DESCRIPTION OF THE TASK: Show all lines of the listing that contain the word "assets".

(PROVIDED DATA)

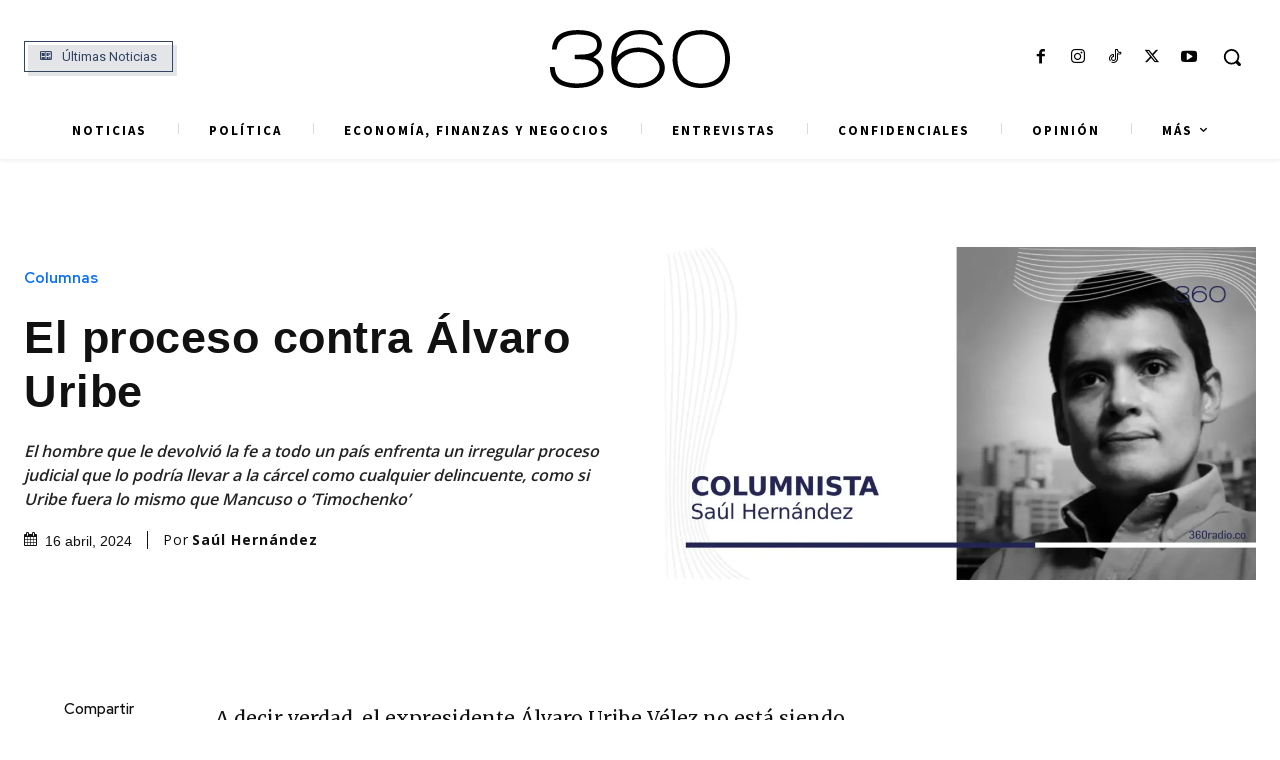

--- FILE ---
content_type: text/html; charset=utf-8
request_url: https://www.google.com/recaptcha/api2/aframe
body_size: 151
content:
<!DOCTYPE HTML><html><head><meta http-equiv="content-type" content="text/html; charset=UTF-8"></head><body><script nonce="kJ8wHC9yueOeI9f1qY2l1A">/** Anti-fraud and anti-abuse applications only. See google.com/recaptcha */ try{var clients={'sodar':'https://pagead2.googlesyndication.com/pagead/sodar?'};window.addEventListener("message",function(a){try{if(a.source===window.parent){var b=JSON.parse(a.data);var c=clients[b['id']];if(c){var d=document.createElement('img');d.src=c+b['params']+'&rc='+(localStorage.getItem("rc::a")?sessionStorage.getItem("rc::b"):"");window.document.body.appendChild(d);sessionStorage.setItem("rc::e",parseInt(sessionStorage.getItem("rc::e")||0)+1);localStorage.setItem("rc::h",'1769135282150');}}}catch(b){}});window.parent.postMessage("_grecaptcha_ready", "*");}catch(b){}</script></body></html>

(End PROVIDED DATA)
(PROVIDED DATA)

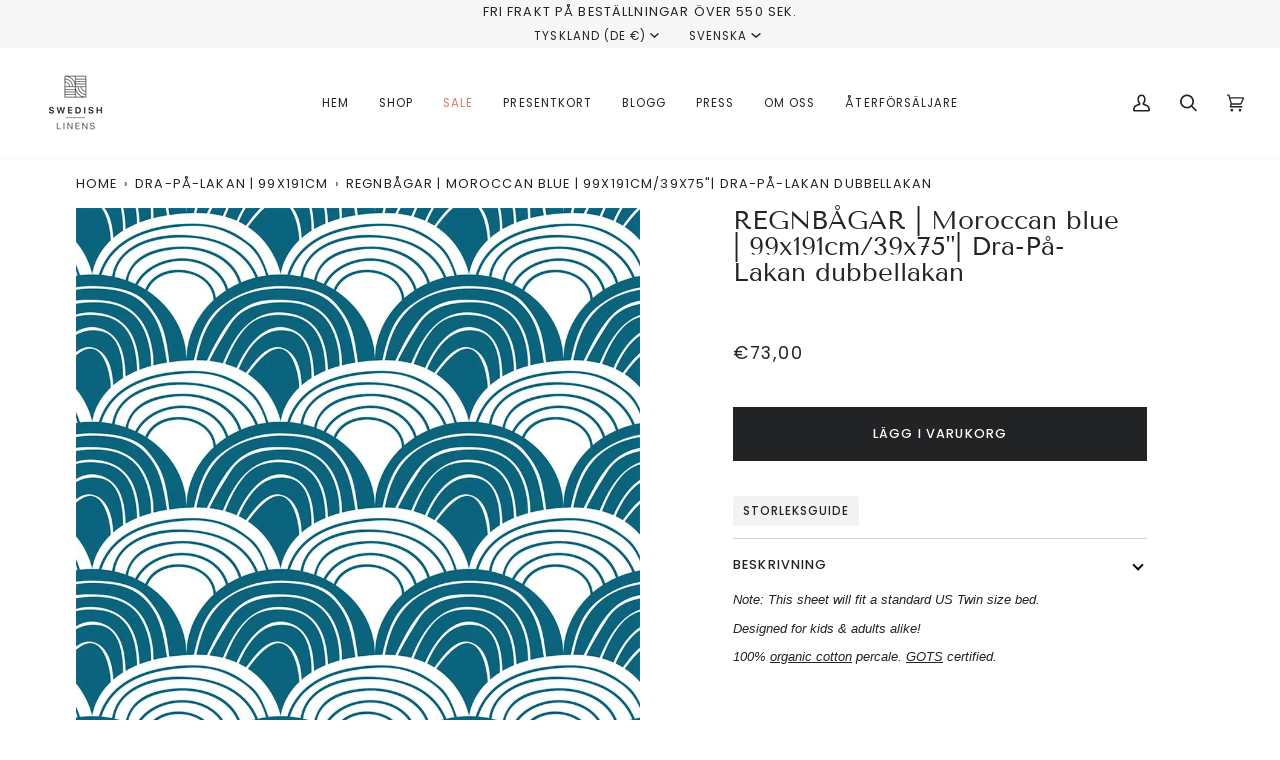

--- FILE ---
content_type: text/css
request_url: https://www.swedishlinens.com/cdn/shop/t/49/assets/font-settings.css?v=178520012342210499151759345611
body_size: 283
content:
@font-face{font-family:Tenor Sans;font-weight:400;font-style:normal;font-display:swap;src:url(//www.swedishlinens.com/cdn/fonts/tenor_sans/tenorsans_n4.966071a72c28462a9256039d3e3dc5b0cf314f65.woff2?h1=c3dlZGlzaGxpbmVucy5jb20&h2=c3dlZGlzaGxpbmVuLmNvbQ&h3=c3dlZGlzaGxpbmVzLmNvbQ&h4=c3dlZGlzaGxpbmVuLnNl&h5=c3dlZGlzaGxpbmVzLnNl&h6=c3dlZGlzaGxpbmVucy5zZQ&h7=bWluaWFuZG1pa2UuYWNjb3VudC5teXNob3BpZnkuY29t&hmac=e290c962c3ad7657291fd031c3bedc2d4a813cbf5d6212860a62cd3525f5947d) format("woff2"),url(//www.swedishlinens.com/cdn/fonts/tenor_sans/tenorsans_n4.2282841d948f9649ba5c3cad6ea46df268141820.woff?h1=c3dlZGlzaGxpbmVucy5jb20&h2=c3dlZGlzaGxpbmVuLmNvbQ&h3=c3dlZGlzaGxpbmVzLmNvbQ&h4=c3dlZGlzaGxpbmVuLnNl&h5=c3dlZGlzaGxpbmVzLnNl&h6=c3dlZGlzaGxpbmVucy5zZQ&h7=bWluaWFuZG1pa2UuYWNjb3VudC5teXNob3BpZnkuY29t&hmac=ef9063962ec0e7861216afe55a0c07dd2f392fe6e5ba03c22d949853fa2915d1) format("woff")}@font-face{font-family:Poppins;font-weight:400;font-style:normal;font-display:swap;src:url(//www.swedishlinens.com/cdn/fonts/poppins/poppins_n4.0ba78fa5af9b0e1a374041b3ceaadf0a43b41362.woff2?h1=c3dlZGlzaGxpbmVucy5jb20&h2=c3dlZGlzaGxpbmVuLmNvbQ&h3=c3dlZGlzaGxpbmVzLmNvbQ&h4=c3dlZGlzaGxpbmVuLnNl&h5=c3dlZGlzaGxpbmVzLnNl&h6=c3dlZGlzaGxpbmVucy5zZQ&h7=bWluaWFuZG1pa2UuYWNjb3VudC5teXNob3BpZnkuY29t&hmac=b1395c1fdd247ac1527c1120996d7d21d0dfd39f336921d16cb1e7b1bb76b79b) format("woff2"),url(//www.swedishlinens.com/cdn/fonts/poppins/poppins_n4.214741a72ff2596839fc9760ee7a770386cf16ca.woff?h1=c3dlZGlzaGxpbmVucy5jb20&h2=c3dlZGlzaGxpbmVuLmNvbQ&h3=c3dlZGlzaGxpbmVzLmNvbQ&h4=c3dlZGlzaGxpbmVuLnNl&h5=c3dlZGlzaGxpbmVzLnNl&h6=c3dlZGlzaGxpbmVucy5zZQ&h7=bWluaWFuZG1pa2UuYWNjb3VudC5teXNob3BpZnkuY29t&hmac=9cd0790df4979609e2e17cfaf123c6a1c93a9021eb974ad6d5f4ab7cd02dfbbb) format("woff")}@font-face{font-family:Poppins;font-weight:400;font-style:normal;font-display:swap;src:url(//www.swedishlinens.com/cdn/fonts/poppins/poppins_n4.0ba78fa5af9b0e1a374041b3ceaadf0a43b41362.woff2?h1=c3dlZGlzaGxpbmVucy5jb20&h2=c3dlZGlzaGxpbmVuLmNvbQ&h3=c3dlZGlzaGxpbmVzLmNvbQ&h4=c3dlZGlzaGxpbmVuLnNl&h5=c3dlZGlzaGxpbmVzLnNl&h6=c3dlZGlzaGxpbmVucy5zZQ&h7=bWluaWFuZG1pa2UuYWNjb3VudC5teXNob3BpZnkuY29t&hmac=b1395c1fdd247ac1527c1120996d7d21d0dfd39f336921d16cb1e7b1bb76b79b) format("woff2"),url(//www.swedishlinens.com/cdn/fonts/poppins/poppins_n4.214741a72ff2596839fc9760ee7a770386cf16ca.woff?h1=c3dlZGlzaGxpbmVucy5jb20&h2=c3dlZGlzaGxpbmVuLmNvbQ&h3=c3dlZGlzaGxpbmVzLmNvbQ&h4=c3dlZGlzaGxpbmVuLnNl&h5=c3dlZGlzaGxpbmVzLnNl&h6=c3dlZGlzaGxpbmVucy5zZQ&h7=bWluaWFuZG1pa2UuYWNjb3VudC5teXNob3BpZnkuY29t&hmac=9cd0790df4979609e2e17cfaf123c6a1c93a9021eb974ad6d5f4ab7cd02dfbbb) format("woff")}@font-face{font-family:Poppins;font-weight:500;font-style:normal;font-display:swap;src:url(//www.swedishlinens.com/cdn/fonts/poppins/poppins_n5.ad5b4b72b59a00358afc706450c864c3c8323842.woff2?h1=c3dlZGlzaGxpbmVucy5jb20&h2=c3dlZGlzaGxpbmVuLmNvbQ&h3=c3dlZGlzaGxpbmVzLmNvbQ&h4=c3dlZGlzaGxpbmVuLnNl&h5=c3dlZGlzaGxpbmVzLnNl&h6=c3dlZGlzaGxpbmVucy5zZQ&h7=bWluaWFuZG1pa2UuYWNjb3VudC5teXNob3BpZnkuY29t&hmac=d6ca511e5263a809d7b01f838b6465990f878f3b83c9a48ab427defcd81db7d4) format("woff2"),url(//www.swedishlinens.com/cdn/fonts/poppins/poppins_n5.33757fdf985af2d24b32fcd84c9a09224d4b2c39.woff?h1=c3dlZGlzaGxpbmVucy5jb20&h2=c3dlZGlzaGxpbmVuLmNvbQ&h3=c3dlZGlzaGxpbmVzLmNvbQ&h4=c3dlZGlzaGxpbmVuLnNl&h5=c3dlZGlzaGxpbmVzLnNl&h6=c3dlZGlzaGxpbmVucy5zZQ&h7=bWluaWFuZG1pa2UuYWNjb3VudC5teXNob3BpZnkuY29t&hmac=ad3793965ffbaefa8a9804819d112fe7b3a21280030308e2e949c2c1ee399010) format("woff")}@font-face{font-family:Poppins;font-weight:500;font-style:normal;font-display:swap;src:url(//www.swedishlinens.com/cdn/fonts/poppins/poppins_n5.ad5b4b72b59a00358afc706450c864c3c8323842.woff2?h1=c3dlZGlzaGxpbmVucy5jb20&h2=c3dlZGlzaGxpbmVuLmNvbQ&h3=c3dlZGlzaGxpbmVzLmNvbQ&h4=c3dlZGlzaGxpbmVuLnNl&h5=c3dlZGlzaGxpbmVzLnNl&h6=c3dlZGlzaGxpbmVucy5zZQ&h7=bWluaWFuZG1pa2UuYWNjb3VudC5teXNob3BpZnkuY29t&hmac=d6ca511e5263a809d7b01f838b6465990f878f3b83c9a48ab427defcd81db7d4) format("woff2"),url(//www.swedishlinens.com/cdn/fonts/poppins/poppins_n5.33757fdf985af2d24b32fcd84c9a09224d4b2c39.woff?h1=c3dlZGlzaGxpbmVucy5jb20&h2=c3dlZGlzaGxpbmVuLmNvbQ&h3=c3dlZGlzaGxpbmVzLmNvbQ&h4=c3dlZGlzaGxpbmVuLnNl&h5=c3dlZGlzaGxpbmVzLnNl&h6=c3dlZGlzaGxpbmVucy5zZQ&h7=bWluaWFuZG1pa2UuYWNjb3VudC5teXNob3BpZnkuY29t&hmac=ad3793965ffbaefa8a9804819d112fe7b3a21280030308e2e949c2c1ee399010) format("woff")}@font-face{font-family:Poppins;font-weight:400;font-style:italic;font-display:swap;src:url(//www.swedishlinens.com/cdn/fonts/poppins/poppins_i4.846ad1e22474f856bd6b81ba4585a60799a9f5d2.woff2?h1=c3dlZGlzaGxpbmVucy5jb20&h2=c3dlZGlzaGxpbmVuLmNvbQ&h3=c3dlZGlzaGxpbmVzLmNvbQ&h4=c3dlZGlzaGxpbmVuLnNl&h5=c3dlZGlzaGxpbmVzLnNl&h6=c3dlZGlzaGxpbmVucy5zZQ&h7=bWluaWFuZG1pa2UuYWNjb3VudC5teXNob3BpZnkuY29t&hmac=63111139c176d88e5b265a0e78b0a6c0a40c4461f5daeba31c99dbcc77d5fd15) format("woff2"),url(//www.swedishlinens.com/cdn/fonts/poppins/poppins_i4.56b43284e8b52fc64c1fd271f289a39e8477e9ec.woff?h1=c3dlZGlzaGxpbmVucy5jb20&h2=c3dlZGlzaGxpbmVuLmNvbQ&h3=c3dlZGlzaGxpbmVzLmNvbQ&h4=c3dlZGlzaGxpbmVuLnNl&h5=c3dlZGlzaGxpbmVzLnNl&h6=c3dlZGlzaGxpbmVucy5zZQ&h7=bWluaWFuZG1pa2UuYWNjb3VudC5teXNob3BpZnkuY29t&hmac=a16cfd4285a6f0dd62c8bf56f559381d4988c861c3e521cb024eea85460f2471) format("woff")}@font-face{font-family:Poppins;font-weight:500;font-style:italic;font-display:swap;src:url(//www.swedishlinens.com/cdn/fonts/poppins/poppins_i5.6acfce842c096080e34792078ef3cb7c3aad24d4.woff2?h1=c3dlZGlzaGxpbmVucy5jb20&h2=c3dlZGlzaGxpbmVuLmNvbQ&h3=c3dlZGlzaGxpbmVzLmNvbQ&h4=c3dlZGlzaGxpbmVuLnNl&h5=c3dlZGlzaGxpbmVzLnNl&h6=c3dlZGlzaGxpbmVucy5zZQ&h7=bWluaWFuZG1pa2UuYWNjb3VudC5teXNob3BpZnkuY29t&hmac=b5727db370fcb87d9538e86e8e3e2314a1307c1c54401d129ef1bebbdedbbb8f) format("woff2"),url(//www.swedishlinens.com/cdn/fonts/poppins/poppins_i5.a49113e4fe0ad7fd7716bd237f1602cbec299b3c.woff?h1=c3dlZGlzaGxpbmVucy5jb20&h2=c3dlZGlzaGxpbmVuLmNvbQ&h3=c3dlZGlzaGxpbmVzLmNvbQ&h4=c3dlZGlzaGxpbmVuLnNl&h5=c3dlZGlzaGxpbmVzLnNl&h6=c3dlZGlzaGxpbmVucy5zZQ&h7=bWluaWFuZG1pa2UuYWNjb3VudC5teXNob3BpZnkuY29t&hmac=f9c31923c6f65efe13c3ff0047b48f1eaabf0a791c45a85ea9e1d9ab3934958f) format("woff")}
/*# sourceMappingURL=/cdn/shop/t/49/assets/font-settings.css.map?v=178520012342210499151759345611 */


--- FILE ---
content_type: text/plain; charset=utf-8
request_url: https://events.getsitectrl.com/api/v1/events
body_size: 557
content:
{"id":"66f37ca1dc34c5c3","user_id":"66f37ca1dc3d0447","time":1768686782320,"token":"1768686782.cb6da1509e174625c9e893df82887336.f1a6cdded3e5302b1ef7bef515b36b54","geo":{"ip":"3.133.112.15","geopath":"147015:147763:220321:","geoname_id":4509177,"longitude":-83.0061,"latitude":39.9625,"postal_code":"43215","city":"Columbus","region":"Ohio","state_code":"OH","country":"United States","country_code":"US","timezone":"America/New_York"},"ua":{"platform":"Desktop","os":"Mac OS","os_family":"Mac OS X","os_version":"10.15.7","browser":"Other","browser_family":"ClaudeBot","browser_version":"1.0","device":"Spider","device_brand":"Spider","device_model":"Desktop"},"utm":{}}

(End PROVIDED DATA)

ANSWER FOR THE TASK:
request_url: https://www.swedishlinens.com/cdn/shop/t/49/assets/font-settings.css?v=178520012342210499151759345611
/*# sourceMappingURL=/cdn/shop/t/49/assets/font-settings.css.map?v=178520012342210499151759345611 */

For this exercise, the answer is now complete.